My Comments: In my capacity as a financial planner and investment advisor, I’ve long embraced a fiduciary standard. This means I’m bound morally, ethically and legally to do what, in my professional opinion, is in my client’s best interests.
Corporate financial America (Wall Street in general, the insurance industry, money managers, et al) and their shills in Congress have pushed back hard as they don’t want to assume full responsibility for what their salesmen and saleswomen may say and do that is not patently illegal. If it happens to be in their client’s best interest, that’s an incidental benefit. They argue that holding them to a fiduciary standard will increase costs to the consumer. In my opinion, that is self-serving bulls@@t.
On balance, consumers will benefit from an evolution of products and services that serve their interests rather than the interest of corporate America and their shareholders. This is the same standard that applies to Certified Public Accountants, to Attorneys, to Trust Officers, to Certified Financial Planners and a few other categories. It’s long past time for it to apply to all investment advisors and other advice driven financial professionals.
Article by Roccy DeFrancesco on May 29, 2015
Recently the Department of Labor (DOL) put out a set of new proposed regulations that cover advice given to clients who have money in qualified plans and IRAs. Here is a summary of the new regs, which include some stunning fee/commission disclosure language.
Best interest of the client
I find the fact that many advisors are all up in arms about these new regs somewhat comical. Who would argue that all advisors should always give advice that’s in their client’s best interest? Apparently, some B/Ds and Series 7 licensed advisors would make such an argument, and that argument will now fail.
Al advisors are now “fiduciaries,” including insurance agents and Series 7 licensed advisors.
Under DOL’s proposed definition, any individual receiving compensation for providing advice that is individualized or specifically directed to a particular plan sponsor (e.g., an employer with a retirement plan), plan participant, or IRA owner for consideration in making a retirement investment decision is a fiduciary.

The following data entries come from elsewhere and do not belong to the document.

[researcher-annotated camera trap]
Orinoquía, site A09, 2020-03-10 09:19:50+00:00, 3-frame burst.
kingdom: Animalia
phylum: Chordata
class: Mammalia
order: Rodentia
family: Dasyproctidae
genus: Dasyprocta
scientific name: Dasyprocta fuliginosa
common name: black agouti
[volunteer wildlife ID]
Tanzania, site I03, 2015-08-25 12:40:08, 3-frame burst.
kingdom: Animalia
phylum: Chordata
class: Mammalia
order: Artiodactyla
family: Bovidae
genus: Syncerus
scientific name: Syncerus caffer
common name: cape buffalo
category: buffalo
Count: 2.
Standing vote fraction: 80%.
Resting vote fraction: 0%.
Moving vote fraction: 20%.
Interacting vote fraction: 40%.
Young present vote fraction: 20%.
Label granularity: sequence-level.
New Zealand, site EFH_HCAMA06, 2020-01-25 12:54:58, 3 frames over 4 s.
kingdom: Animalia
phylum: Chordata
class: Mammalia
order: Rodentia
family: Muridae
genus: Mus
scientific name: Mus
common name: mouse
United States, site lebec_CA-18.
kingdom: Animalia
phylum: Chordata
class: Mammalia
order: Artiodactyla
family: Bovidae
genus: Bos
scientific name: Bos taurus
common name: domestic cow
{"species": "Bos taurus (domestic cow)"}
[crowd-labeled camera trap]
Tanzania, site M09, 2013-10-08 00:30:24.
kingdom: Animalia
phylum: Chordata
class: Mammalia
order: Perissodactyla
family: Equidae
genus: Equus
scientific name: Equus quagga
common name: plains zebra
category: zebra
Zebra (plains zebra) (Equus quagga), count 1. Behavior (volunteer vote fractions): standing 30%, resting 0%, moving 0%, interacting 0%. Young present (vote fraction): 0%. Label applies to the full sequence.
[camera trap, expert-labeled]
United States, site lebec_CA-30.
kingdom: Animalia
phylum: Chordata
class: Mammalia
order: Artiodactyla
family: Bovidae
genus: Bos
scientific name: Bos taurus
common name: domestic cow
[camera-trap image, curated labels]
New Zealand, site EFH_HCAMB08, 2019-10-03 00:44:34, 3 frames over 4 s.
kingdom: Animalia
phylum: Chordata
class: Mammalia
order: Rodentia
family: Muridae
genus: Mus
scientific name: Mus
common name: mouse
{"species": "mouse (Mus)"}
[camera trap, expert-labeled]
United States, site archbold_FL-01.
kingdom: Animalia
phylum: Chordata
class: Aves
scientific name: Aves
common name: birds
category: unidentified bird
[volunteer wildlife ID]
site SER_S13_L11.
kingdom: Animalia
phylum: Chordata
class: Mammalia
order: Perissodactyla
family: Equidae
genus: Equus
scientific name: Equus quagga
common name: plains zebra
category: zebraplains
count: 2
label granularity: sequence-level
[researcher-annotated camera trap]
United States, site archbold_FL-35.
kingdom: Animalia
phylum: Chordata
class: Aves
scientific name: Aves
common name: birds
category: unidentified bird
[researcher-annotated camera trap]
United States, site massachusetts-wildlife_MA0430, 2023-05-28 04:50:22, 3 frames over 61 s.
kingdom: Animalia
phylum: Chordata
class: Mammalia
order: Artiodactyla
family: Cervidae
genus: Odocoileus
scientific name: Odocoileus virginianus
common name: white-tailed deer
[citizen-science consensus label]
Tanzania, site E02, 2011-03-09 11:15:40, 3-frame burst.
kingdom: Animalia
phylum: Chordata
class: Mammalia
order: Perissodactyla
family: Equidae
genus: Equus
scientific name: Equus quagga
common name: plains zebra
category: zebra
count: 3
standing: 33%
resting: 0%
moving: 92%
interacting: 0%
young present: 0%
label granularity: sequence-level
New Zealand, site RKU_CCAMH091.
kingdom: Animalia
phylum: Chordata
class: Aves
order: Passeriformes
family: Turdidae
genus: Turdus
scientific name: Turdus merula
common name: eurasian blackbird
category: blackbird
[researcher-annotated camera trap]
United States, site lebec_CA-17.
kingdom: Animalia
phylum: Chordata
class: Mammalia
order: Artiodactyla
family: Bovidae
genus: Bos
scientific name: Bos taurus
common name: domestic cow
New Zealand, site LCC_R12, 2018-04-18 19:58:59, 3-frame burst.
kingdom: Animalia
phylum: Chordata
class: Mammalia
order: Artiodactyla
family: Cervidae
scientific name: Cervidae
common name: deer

The fiduciary can be a broker, registered investment advisor, insurance agent, or other type of advisor.
A game changer?
For three years now, the writing has been on the wall when it comes to insurance agents having to obtain some kind of a securities license in order to avoid regulatory issues with the “source of funds” rule.
There are many in the industry who have advised insurance agents not to get a Series 65 license because doing so would make them a “fiduciary” and would increase their liability. I’ve strongly stated that I think this opinion is dangerous, but now with the DOL regs pertaining to assets in IRAs, my position that every insurance agent should get a Series 65 license has been greatly strengthened.
Since the DOL’s new regs state that any advisor giving advice to clients about money in their IRA is a “fiduciary,” insurance agents might as well become fiduciaries by obtaining their 65 licenses.
The new DOL regs are trying to force advisors to truly give advice that’s in their clients’ best interest. I can’t wait for the lawsuits against advisors who violate this rule. Hopefully, they will run many out of the business.
The best way to comply with these new regs is to get a 65 license and find a low drawdown/tactical money management platform to use.
It’s a new day and the time of Series 7 licensed advisors who are used to selling loaded mutual funds or insurance only licensed agents who are used to selling massive amounts of FIAs in IRAs is coming to a close.
One trick ponies (advisors who offer a limited amount of options to clients looking to protect and grow wealth in qualified plans/IRAs) are looking at lawsuits for violating the new DOL fiduciary standard regs. Advisors who plan on continuing to go after the IRA market better wake up, or the DOL may be coming to visit.
Insurance agents, you better think seriously about getting a 65 license.
For Series 7 licensed advisors, this is the excuse you need to become an independent advisor.